REQUIREMENTS » The required output is the exact sequence of lines from the line holding "How far does" to the end of the records, inclusive.

PROVIDED ENTRIES »

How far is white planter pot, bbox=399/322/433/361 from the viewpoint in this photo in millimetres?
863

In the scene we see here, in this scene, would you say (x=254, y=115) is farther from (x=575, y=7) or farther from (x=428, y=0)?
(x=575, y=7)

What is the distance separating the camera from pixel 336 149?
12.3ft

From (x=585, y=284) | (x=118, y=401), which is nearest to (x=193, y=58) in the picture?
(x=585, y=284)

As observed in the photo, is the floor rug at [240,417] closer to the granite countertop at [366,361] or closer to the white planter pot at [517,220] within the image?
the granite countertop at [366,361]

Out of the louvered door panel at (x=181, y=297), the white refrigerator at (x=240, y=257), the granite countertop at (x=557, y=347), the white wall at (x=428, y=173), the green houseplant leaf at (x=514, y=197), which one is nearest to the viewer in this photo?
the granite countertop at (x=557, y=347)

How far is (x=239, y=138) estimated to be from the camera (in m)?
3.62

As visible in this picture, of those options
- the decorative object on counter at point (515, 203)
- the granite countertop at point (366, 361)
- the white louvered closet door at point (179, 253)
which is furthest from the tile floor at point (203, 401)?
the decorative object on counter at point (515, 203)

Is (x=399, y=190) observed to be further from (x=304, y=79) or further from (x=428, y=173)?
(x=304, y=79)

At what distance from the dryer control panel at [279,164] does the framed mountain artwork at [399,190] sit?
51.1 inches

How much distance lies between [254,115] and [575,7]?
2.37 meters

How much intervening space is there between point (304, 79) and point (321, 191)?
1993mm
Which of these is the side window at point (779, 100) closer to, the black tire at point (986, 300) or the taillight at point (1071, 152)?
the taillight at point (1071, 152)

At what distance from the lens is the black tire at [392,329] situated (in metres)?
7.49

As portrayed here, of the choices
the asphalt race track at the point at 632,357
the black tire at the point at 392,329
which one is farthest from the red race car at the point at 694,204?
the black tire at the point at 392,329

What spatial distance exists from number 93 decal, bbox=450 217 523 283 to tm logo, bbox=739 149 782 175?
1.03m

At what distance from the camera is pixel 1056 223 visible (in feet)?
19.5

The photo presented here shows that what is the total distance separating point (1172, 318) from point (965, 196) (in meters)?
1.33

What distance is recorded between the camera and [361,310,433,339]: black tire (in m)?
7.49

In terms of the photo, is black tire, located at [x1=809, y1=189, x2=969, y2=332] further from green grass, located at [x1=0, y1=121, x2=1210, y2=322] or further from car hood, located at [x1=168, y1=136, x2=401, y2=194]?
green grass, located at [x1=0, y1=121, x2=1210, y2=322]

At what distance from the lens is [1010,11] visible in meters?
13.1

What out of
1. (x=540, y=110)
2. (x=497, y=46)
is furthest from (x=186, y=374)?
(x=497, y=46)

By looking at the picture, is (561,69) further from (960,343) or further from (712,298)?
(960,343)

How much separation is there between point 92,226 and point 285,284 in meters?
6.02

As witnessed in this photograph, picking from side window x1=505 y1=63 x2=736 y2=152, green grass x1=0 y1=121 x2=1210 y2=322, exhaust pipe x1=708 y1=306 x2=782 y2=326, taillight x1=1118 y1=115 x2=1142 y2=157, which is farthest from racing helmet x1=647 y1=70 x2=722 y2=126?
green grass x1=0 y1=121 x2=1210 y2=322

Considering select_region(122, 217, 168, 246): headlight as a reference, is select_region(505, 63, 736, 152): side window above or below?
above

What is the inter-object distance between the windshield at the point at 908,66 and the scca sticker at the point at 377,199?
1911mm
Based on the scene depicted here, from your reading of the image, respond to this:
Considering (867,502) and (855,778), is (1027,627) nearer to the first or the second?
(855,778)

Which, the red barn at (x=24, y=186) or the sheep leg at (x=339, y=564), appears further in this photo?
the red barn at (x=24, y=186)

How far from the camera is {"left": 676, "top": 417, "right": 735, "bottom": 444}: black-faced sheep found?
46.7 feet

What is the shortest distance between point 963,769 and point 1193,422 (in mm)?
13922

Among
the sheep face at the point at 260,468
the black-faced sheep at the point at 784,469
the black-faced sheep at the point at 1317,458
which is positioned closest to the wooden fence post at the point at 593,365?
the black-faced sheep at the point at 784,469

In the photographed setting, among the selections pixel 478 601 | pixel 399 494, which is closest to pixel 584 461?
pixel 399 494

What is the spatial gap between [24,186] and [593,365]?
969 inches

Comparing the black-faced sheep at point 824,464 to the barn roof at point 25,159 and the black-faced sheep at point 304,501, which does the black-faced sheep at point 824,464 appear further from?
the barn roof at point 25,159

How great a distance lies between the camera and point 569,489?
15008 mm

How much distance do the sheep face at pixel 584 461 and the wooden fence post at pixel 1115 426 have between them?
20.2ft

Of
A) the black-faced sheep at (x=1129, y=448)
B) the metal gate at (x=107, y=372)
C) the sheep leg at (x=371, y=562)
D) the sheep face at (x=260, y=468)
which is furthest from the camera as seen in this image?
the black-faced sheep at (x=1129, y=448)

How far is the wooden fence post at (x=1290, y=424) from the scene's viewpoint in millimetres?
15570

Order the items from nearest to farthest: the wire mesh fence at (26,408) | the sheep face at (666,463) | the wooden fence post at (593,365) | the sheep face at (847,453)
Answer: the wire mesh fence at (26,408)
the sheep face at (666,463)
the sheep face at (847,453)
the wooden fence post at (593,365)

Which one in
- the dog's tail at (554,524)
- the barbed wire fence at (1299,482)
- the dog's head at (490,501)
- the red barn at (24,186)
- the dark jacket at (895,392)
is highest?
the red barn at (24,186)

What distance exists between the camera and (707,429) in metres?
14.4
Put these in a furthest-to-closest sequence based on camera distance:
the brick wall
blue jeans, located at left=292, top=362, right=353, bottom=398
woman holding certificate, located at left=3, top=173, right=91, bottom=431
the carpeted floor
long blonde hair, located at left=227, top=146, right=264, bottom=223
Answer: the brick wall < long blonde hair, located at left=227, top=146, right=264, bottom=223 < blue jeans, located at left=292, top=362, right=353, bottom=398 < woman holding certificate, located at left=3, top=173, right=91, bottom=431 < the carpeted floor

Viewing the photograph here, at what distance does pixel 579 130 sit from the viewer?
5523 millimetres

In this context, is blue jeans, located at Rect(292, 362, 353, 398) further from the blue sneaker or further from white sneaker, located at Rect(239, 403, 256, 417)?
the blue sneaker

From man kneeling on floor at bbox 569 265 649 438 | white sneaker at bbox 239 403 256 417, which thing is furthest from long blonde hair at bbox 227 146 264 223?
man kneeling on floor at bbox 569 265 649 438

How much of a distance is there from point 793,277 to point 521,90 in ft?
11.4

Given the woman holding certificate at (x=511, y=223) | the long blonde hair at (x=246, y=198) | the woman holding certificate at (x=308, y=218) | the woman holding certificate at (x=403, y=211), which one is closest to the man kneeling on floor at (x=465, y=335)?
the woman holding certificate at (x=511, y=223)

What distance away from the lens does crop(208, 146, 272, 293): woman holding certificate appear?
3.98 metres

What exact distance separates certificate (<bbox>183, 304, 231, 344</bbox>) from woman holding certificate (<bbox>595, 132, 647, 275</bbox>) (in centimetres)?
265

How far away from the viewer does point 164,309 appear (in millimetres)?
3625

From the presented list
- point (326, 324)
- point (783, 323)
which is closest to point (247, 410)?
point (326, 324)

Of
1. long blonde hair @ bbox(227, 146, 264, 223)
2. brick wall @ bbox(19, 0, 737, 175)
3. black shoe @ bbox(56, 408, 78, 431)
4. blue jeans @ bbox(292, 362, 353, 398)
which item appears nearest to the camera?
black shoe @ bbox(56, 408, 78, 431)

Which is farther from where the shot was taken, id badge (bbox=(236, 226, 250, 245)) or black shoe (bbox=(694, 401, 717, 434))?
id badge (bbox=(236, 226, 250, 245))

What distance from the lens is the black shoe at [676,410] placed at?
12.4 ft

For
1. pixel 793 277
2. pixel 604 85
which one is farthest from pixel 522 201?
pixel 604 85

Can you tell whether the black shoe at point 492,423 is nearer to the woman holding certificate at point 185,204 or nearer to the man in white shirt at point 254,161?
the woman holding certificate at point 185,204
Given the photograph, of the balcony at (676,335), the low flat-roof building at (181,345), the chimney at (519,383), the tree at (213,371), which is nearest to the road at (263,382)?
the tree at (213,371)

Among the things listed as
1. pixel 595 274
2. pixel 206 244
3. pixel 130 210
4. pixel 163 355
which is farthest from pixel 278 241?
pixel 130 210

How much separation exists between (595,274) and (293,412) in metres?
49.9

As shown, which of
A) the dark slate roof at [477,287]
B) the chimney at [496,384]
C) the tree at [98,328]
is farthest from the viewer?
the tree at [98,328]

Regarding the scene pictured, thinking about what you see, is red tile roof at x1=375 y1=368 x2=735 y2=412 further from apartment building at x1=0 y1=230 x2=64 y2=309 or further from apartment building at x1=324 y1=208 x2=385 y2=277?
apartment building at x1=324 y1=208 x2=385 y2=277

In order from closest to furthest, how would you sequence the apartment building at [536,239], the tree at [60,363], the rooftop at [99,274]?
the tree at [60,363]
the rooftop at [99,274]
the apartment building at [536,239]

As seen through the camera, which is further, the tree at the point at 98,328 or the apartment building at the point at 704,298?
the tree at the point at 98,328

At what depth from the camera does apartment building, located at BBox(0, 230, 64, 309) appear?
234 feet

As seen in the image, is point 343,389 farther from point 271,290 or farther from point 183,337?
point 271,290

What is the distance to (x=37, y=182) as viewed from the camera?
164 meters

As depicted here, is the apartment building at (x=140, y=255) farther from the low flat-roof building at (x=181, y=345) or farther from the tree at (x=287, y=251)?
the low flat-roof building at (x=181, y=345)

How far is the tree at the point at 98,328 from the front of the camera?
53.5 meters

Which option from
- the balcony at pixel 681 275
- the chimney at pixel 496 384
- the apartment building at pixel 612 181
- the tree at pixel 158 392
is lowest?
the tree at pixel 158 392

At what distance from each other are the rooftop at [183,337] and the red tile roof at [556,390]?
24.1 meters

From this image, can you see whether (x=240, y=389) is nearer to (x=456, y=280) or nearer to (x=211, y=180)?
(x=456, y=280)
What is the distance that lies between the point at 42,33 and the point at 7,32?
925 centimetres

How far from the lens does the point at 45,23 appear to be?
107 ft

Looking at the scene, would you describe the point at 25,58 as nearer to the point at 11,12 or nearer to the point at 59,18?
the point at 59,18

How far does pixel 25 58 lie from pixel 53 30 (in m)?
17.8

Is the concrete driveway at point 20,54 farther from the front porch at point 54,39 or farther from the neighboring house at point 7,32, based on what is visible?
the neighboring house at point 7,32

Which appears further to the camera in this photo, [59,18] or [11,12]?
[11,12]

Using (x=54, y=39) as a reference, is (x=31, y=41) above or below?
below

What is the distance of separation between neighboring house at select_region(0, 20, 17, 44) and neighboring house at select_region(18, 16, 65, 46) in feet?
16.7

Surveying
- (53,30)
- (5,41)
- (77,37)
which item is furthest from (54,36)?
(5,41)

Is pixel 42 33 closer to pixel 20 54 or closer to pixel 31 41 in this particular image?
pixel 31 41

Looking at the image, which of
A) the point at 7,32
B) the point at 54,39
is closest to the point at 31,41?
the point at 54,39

FULL OUTPUT »
How far does pixel 25 58 lie from pixel 53 30 (in m)?
17.8

Is the concrete driveway at point 20,54 farther from the front porch at point 54,39 or farther from the neighboring house at point 7,32, based on what is visible?
the neighboring house at point 7,32

Which appears further to the camera in this photo, [59,18] or [11,12]?
[11,12]

Using (x=54, y=39) as a reference, is (x=31, y=41) above or below?
below

What is the distance of separation between neighboring house at select_region(0, 20, 17, 44) and neighboring house at select_region(18, 16, 65, 46) in feet?
16.7

Surveying
- (53,30)
- (5,41)
- (77,37)
which item is furthest from (54,36)?
(5,41)

Is pixel 42 33 closer to pixel 20 54 or closer to pixel 31 41 in this particular image?
pixel 31 41

Looking at the image, which of
A) the point at 7,32
B) the point at 54,39
is closest to the point at 31,41?
the point at 54,39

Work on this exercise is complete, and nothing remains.